Directions
Produce a verbatim copy of the records, and keep the images out of it.

Captioned web image data:

= Beginning of Section =

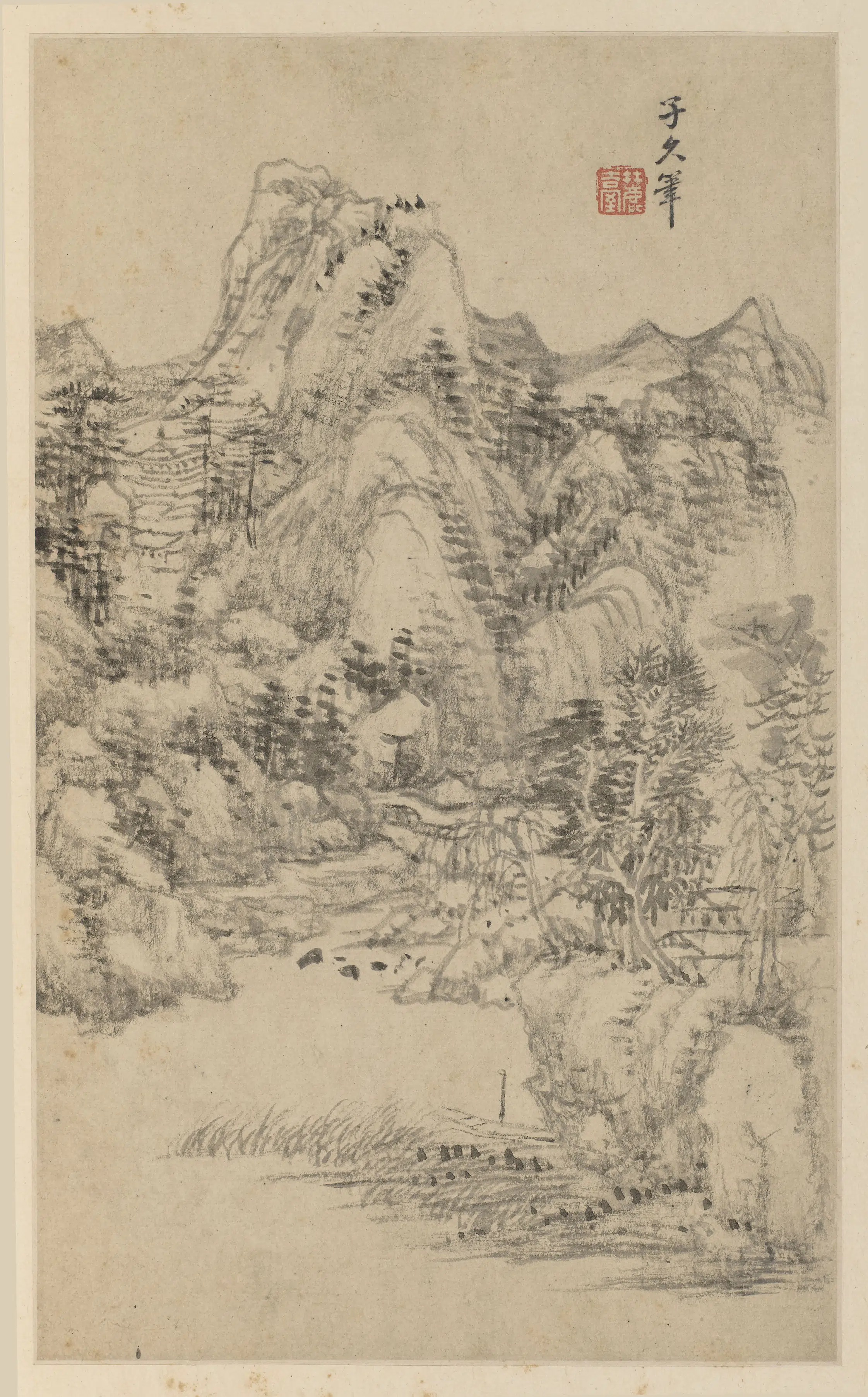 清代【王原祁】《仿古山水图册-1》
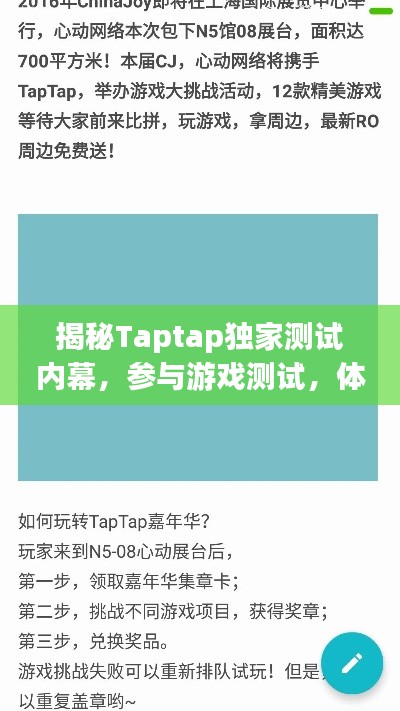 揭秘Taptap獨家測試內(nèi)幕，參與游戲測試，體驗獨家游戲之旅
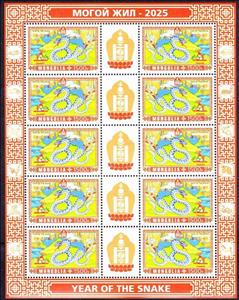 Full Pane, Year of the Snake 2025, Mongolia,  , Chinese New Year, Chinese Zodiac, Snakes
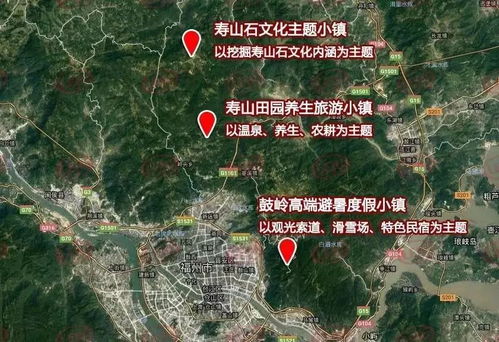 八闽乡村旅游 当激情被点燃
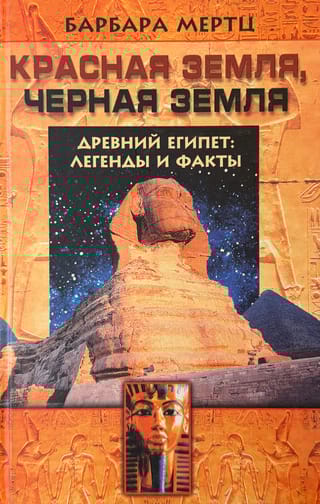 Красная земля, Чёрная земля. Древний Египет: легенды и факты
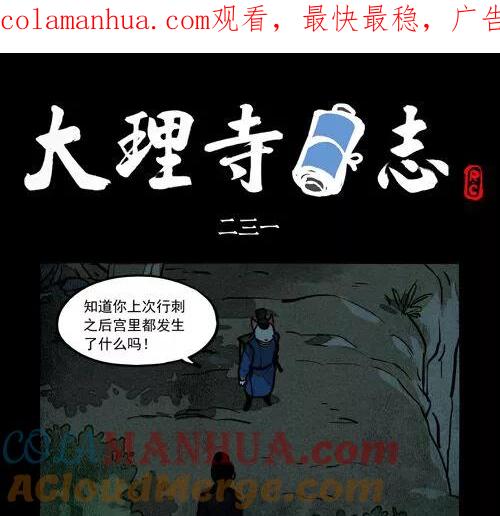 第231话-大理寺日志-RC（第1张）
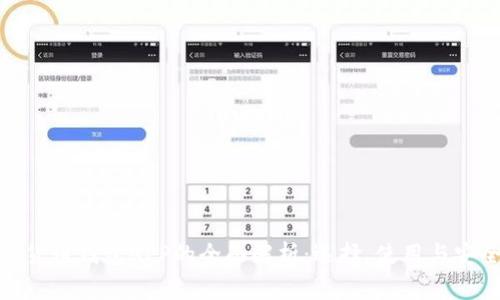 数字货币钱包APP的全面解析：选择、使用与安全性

= End of Section =

Expected output
 清代【王原祁】《仿古山水图册-1》
 揭秘Taptap獨家測試內(nèi)幕，參與游戲測試，體驗獨家游戲之旅
 Full Pane, Year of the Snake 2025, Mongolia,  , Chinese New Year, Chinese Zodiac, Snakes
 八闽乡村旅游 当激情被点燃
 Красная земля, Чёрная земля. Древний Египет: легенды и факты
 第231话-大理寺日志-RC（第1张）
 数字货币钱包APP的全面解析：选择、使用与安全性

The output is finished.